Closing In on the Cellular Culprits of Schizophrenia


(Philadelphia, PA) – The cause of schizophrenia remains a mystery, despite the millions of dollars spent trying to discover which genes play a role in its etiology. In at least 10 populations around the world, a significant association between schizophrenia and the gene for dysbindin has been noted – making dysbindin the most highly replicated schizophrenia-associated gene described to date. Now, researchers at the University of Pennsylvania School of Medicine are starting to place where dysbindin fits in the pathway that leads from a gene to a psychiatric disorder. Schizophrenia affects between 1 to 2 percent of people worldwide during their lifetime and about 2.2 million American adults have schizophrenia in a given year.

Using quantitative immunohistochemistry in postmortem brain tissue, the Penn investigators found that the expression of dysbindin protein was reduced in more than 80 percent of the patients with schizophrenia by an average of 40 percent relative to matched healthy controls.(Click on the thumbnail image above to view the full-size photo). “This is among the most significant findings I’ve seen yet in schizophrenia postmortem research, and it represents a critical lead for understanding schizophrenia,” says senior author Steven Arnold, MD, Associate Professor of Psychiatry and Neurology. The research appears in the May issue of the Journal of Clinical Investigation.
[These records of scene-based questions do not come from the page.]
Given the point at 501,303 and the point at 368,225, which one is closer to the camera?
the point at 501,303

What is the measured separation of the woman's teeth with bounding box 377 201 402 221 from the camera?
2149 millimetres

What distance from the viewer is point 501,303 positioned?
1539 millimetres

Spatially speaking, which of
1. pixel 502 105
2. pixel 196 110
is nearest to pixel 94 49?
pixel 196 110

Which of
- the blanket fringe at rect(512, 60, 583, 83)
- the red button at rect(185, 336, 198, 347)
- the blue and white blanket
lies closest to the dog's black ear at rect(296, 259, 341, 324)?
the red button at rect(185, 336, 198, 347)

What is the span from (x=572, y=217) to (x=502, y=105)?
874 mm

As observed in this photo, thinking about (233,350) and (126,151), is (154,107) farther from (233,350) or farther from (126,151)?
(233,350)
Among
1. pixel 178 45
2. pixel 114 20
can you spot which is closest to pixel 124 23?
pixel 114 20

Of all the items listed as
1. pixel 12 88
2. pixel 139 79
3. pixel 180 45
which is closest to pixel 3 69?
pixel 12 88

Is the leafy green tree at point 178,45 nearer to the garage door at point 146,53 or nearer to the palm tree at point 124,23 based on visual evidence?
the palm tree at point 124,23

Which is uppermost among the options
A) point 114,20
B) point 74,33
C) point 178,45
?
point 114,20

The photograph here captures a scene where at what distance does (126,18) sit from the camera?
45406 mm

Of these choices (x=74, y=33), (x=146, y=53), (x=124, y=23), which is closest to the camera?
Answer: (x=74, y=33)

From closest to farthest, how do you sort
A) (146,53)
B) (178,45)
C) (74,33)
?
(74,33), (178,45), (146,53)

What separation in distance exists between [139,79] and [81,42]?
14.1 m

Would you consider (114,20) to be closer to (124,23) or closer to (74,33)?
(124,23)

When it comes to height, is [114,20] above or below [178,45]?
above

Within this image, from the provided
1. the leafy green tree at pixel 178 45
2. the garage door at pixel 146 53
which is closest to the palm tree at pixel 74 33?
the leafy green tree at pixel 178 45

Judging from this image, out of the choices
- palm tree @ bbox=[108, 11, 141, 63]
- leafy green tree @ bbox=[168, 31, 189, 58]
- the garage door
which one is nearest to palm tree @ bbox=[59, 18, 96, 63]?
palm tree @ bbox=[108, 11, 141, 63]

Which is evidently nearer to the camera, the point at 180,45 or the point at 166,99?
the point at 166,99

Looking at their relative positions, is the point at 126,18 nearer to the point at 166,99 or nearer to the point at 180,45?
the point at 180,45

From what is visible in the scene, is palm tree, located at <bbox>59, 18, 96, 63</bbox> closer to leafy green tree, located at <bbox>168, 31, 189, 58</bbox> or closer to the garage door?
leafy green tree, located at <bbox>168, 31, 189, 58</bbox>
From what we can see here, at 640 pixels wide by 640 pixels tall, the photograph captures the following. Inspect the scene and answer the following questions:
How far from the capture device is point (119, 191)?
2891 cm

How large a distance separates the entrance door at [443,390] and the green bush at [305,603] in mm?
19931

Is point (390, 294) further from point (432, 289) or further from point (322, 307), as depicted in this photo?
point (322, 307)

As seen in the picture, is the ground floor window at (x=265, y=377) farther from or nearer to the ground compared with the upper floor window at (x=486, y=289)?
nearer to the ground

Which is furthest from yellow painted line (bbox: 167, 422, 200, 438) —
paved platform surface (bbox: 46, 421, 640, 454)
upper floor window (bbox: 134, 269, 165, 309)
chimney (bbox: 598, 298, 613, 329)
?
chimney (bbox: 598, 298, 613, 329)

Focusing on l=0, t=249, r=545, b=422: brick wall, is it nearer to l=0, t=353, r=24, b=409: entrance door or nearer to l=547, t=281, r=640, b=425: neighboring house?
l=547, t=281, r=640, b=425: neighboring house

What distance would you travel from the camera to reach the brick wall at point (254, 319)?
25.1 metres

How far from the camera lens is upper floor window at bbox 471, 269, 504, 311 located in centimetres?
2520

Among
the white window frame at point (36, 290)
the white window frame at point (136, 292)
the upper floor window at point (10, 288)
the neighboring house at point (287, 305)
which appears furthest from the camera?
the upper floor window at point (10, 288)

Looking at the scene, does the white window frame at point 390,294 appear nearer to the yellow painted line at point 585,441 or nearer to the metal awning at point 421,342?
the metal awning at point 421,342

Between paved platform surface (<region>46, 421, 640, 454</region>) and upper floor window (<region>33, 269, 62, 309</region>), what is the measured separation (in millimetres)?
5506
The scientists also found that, in the same brain regions in which there was a decrease in dysbindin, there was also an increase in the amounts of presynaptic glutamate packets, or vesicles, and that these findings were highly correlated. Synaptic vesicles form at the ends of nerve cells and contain chemical neurotransmitters such as glutamate. Neurons communicate with each other by releasing neurotransmitters from these vesicles. The researchers surmise that dysbindin affects the manufacture or breakdown of these vesicles and, consequently, glutamate may not be released properly – thus impairing communication between neurons.

The abnormality was most prominent in the dentate gyrus portion of the hippocampus. This area of the brain is especially important for memory, which is known to be impaired in schizophrenia. The study’s findings were independently replicated, using two collections of postmortem brain tissue, one maintained by Penn and another by the Stanley Medical Research Institute.

“The next step is to understand what dysbindin does in the brain,” explains Arnold. “We’ve found that dysbindin abnormalities are part of schizophrenia, but we need to know much more to translate this information into practical knowledge to help patients. In other words, we need to know what other proteins dysbindin interacts with and whether it involves just glutamate or other neurotransmitters like serotonin, dopamine or GABA and how dysbindin affects the electrical activity of the brain. And, are there medicines that alter dysbindin expression in the brain?” To answer these and other important questions, Arnold and colleagues are currently collaborating with other researchers at the University of Oxford in the United Kingdom.

“One of the most exciting parts of this story is that the extensive work that has gone on in the genetics of schizophrenia is finally starting to bear fruit in terms of identifying specific genes that we can then follow-up in the brain,” says Arnold. “Who would have predicted that a protein that was first discovered a few years ago by muscular dystrophy researchers could have anything to do with schizophrenia? The genetics studies pinpointed a link between dysbindin and schizophrenia. This clue prompted us to investigate dysbindin in the brain where we found that it is highly expressed and highly abnormal in schizophrenia.”

Other Penn researchers collaborating on this work are Konrad Talbot, Wess L. Eidem, Edward W. Thompson, Rachel J. Smith, Chang-Gyu Hahn, John Q. Trojanowski, and Raquel E. Gur, as well as Caroline L. Tinsley and Matthew A. Benson from Oxford University. The research was supported in part by the National Institute of Mental Health.